* [Your instructions]: For this exercise, restate every line below word for word and drop the images.

*** Records Section Begins ***

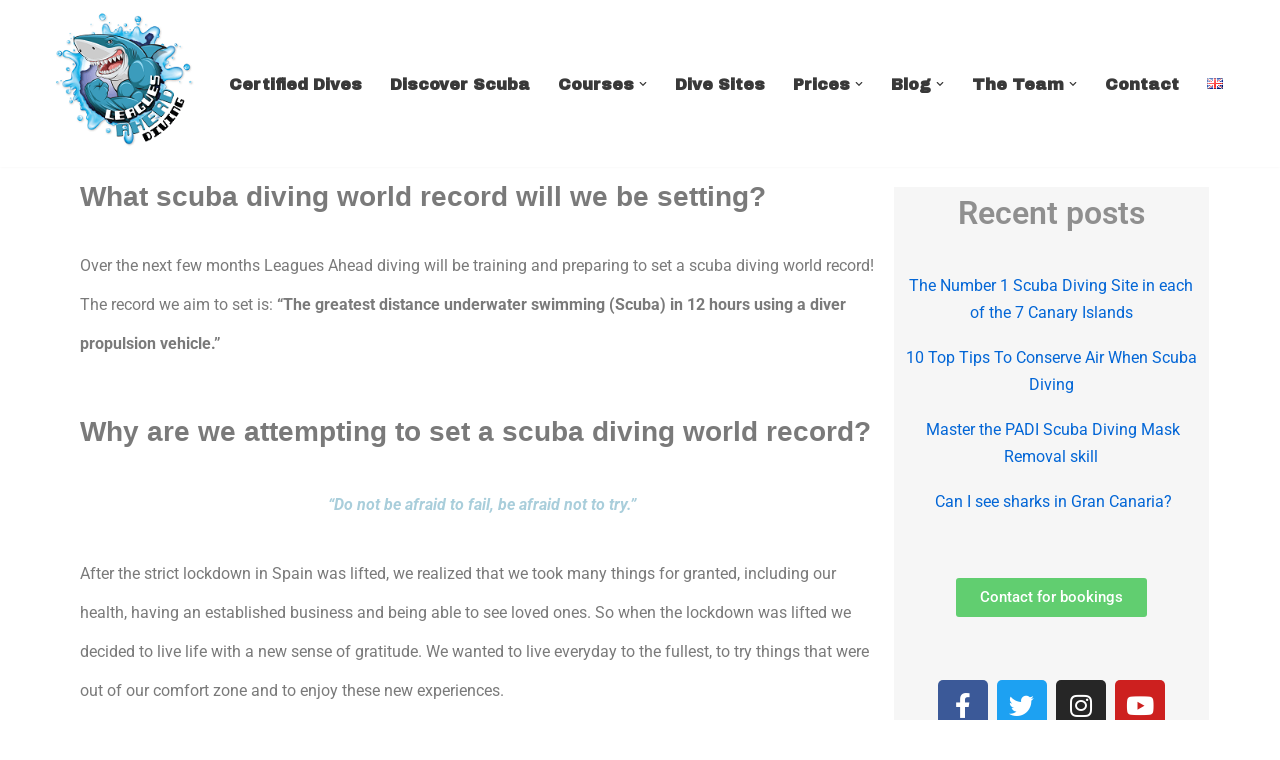

--- FILE ---
content_type: text/css; charset=UTF-8
request_url: https://leaguesdiving.com/wp-content/uploads/elementor/css/post-2577.css?ver=1768979988
body_size: 303
content:
.elementor-widget-text-editor{font-family:var( --e-global-typography-text-font-family ), Sans-serif;font-weight:var( --e-global-typography-text-font-weight );color:var( --e-global-color-text );}.elementor-widget-text-editor.elementor-drop-cap-view-stacked .elementor-drop-cap{background-color:var( --e-global-color-primary );}.elementor-widget-text-editor.elementor-drop-cap-view-framed .elementor-drop-cap, .elementor-widget-text-editor.elementor-drop-cap-view-default .elementor-drop-cap{color:var( --e-global-color-primary );border-color:var( --e-global-color-primary );}.elementor-2577 .elementor-element.elementor-element-b9cc126 > .elementor-widget-container{margin:-27px 0px 0px 0px;}.elementor-2577 .elementor-element.elementor-element-6f7b2485:not(.elementor-motion-effects-element-type-background) > .elementor-widget-wrap, .elementor-2577 .elementor-element.elementor-element-6f7b2485 > .elementor-widget-wrap > .elementor-motion-effects-container > .elementor-motion-effects-layer{background-color:#F6F6F6;}.elementor-2577 .elementor-element.elementor-element-6f7b2485 > .elementor-element-populated{transition:background 0.3s, border 0.3s, border-radius 0.3s, box-shadow 0.3s;margin:20px 0px 0px 0px;--e-column-margin-right:0px;--e-column-margin-left:0px;}.elementor-2577 .elementor-element.elementor-element-6f7b2485 > .elementor-element-populated > .elementor-background-overlay{transition:background 0.3s, border-radius 0.3s, opacity 0.3s;}.elementor-widget-heading .elementor-heading-title{font-family:var( --e-global-typography-primary-font-family ), Sans-serif;font-weight:var( --e-global-typography-primary-font-weight );color:var( --e-global-color-primary );}.elementor-2577 .elementor-element.elementor-element-1d638378 > .elementor-widget-container{margin:0px 0px 0px 0px;}.elementor-2577 .elementor-element.elementor-element-1d638378{text-align:center;}.elementor-2577 .elementor-element.elementor-element-1d638378 .elementor-heading-title{color:rgba(122, 122, 122, 0.83);}.elementor-2577 .elementor-element.elementor-element-2daf9f50 > .elementor-widget-container{margin:20px 0px 020px 0px;}.elementor-2577 .elementor-element.elementor-element-2daf9f50{text-align:center;}.elementor-widget-button .elementor-button{background-color:var( --e-global-color-accent );font-family:var( --e-global-typography-accent-font-family ), Sans-serif;font-weight:var( --e-global-typography-accent-font-weight );}.elementor-2577 .elementor-element.elementor-element-39af65f9 .elementor-button{background-color:#61CE70;}.elementor-2577 .elementor-element.elementor-element-39af65f9 > .elementor-widget-container{margin:20px 0px 020px 0px;}.elementor-2577 .elementor-element.elementor-element-54d28c72{--grid-template-columns:repeat(0, auto);--grid-column-gap:5px;--grid-row-gap:0px;}.elementor-2577 .elementor-element.elementor-element-54d28c72 .elementor-widget-container{text-align:center;}.elementor-2577 .elementor-element.elementor-element-54d28c72 > .elementor-widget-container{margin:20px 0px 020px 0px;}.elementor-2577 .elementor-element.elementor-element-722f7786{text-align:center;}.elementor-2577 .elementor-element.elementor-element-722f7786 .elementor-heading-title{color:#76B4C9;}.elementor-2577 .elementor-element.elementor-element-003647a .elementor-wrapper{--video-aspect-ratio:1.77777;}.elementor-2577 .elementor-element.elementor-element-e63f70f{text-align:center;}.elementor-2577 .elementor-element.elementor-element-e63f70f .elementor-heading-title{color:#76B4C9;}.elementor-2577 .elementor-element.elementor-element-02b76c6 .elementor-wrapper{--video-aspect-ratio:1.77777;}.elementor-2577 .elementor-element.elementor-element-059e37d{text-align:center;}.elementor-2577 .elementor-element.elementor-element-059e37d .elementor-heading-title{color:#76B4C9;}.elementor-2577 .elementor-element.elementor-element-c5f5455 .elementor-wrapper{--video-aspect-ratio:1.77777;}.elementor-2577 .elementor-element.elementor-element-11cb790{text-align:center;}.elementor-2577 .elementor-element.elementor-element-11cb790 .elementor-heading-title{color:#76B4C9;}.elementor-2577 .elementor-element.elementor-element-47264ed .elementor-wrapper{--video-aspect-ratio:1.77777;}.elementor-2577 .elementor-element.elementor-element-44393d6{text-align:center;}.elementor-2577 .elementor-element.elementor-element-44393d6 .elementor-heading-title{color:#76B4C9;}.elementor-2577 .elementor-element.elementor-element-318c390 .elementor-wrapper{--video-aspect-ratio:1.77777;}.elementor-2577 .elementor-element.elementor-element-39565b8{text-align:center;}.elementor-2577 .elementor-element.elementor-element-39565b8 .elementor-heading-title{color:#76B4C9;}.elementor-2577 .elementor-element.elementor-element-023fcca .elementor-wrapper{--video-aspect-ratio:1.77777;}@media(min-width:768px){.elementor-2577 .elementor-element.elementor-element-2be66a12{width:72.247%;}.elementor-2577 .elementor-element.elementor-element-6f7b2485{width:27.699%;}.elementor-2577 .elementor-element.elementor-element-73171e9f{width:73%;}.elementor-2577 .elementor-element.elementor-element-44dcca2e{width:27%;}.elementor-2577 .elementor-element.elementor-element-d087270{width:73%;}.elementor-2577 .elementor-element.elementor-element-6c4b501{width:27%;}.elementor-2577 .elementor-element.elementor-element-26ed62b{width:73%;}.elementor-2577 .elementor-element.elementor-element-dd7f90b{width:27%;}.elementor-2577 .elementor-element.elementor-element-3d57488{width:73%;}.elementor-2577 .elementor-element.elementor-element-c740ebc{width:27%;}.elementor-2577 .elementor-element.elementor-element-f202933{width:73%;}.elementor-2577 .elementor-element.elementor-element-920d322{width:27%;}.elementor-2577 .elementor-element.elementor-element-6ce23f7{width:73%;}.elementor-2577 .elementor-element.elementor-element-d18fbb8{width:27%;}}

*** Records Section Ends ***

* [Answer box]:
--- FILE ---
content_type: text/css; charset=UTF-8
request_url: https://leaguesdiving.com/wp-content/uploads/elementor/css/post-2577.css?ver=1768979988
body_size: 303
content:
.elementor-widget-text-editor{font-family:var( --e-global-typography-text-font-family ), Sans-serif;font-weight:var( --e-global-typography-text-font-weight );color:var( --e-global-color-text );}.elementor-widget-text-editor.elementor-drop-cap-view-stacked .elementor-drop-cap{background-color:var( --e-global-color-primary );}.elementor-widget-text-editor.elementor-drop-cap-view-framed .elementor-drop-cap, .elementor-widget-text-editor.elementor-drop-cap-view-default .elementor-drop-cap{color:var( --e-global-color-primary );border-color:var( --e-global-color-primary );}.elementor-2577 .elementor-element.elementor-element-b9cc126 > .elementor-widget-container{margin:-27px 0px 0px 0px;}.elementor-2577 .elementor-element.elementor-element-6f7b2485:not(.elementor-motion-effects-element-type-background) > .elementor-widget-wrap, .elementor-2577 .elementor-element.elementor-element-6f7b2485 > .elementor-widget-wrap > .elementor-motion-effects-container > .elementor-motion-effects-layer{background-color:#F6F6F6;}.elementor-2577 .elementor-element.elementor-element-6f7b2485 > .elementor-element-populated{transition:background 0.3s, border 0.3s, border-radius 0.3s, box-shadow 0.3s;margin:20px 0px 0px 0px;--e-column-margin-right:0px;--e-column-margin-left:0px;}.elementor-2577 .elementor-element.elementor-element-6f7b2485 > .elementor-element-populated > .elementor-background-overlay{transition:background 0.3s, border-radius 0.3s, opacity 0.3s;}.elementor-widget-heading .elementor-heading-title{font-family:var( --e-global-typography-primary-font-family ), Sans-serif;font-weight:var( --e-global-typography-primary-font-weight );color:var( --e-global-color-primary );}.elementor-2577 .elementor-element.elementor-element-1d638378 > .elementor-widget-container{margin:0px 0px 0px 0px;}.elementor-2577 .elementor-element.elementor-element-1d638378{text-align:center;}.elementor-2577 .elementor-element.elementor-element-1d638378 .elementor-heading-title{color:rgba(122, 122, 122, 0.83);}.elementor-2577 .elementor-element.elementor-element-2daf9f50 > .elementor-widget-container{margin:20px 0px 020px 0px;}.elementor-2577 .elementor-element.elementor-element-2daf9f50{text-align:center;}.elementor-widget-button .elementor-button{background-color:var( --e-global-color-accent );font-family:var( --e-global-typography-accent-font-family ), Sans-serif;font-weight:var( --e-global-typography-accent-font-weight );}.elementor-2577 .elementor-element.elementor-element-39af65f9 .elementor-button{background-color:#61CE70;}.elementor-2577 .elementor-element.elementor-element-39af65f9 > .elementor-widget-container{margin:20px 0px 020px 0px;}.elementor-2577 .elementor-element.elementor-element-54d28c72{--grid-template-columns:repeat(0, auto);--grid-column-gap:5px;--grid-row-gap:0px;}.elementor-2577 .elementor-element.elementor-element-54d28c72 .elementor-widget-container{text-align:center;}.elementor-2577 .elementor-element.elementor-element-54d28c72 > .elementor-widget-container{margin:20px 0px 020px 0px;}.elementor-2577 .elementor-element.elementor-element-722f7786{text-align:center;}.elementor-2577 .elementor-element.elementor-element-722f7786 .elementor-heading-title{color:#76B4C9;}.elementor-2577 .elementor-element.elementor-element-003647a .elementor-wrapper{--video-aspect-ratio:1.77777;}.elementor-2577 .elementor-element.elementor-element-e63f70f{text-align:center;}.elementor-2577 .elementor-element.elementor-element-e63f70f .elementor-heading-title{color:#76B4C9;}.elementor-2577 .elementor-element.elementor-element-02b76c6 .elementor-wrapper{--video-aspect-ratio:1.77777;}.elementor-2577 .elementor-element.elementor-element-059e37d{text-align:center;}.elementor-2577 .elementor-element.elementor-element-059e37d .elementor-heading-title{color:#76B4C9;}.elementor-2577 .elementor-element.elementor-element-c5f5455 .elementor-wrapper{--video-aspect-ratio:1.77777;}.elementor-2577 .elementor-element.elementor-element-11cb790{text-align:center;}.elementor-2577 .elementor-element.elementor-element-11cb790 .elementor-heading-title{color:#76B4C9;}.elementor-2577 .elementor-element.elementor-element-47264ed .elementor-wrapper{--video-aspect-ratio:1.77777;}.elementor-2577 .elementor-element.elementor-element-44393d6{text-align:center;}.elementor-2577 .elementor-element.elementor-element-44393d6 .elementor-heading-title{color:#76B4C9;}.elementor-2577 .elementor-element.elementor-element-318c390 .elementor-wrapper{--video-aspect-ratio:1.77777;}.elementor-2577 .elementor-element.elementor-element-39565b8{text-align:center;}.elementor-2577 .elementor-element.elementor-element-39565b8 .elementor-heading-title{color:#76B4C9;}.elementor-2577 .elementor-element.elementor-element-023fcca .elementor-wrapper{--video-aspect-ratio:1.77777;}@media(min-width:768px){.elementor-2577 .elementor-element.elementor-element-2be66a12{width:72.247%;}.elementor-2577 .elementor-element.elementor-element-6f7b2485{width:27.699%;}.elementor-2577 .elementor-element.elementor-element-73171e9f{width:73%;}.elementor-2577 .elementor-element.elementor-element-44dcca2e{width:27%;}.elementor-2577 .elementor-element.elementor-element-d087270{width:73%;}.elementor-2577 .elementor-element.elementor-element-6c4b501{width:27%;}.elementor-2577 .elementor-element.elementor-element-26ed62b{width:73%;}.elementor-2577 .elementor-element.elementor-element-dd7f90b{width:27%;}.elementor-2577 .elementor-element.elementor-element-3d57488{width:73%;}.elementor-2577 .elementor-element.elementor-element-c740ebc{width:27%;}.elementor-2577 .elementor-element.elementor-element-f202933{width:73%;}.elementor-2577 .elementor-element.elementor-element-920d322{width:27%;}.elementor-2577 .elementor-element.elementor-element-6ce23f7{width:73%;}.elementor-2577 .elementor-element.elementor-element-d18fbb8{width:27%;}}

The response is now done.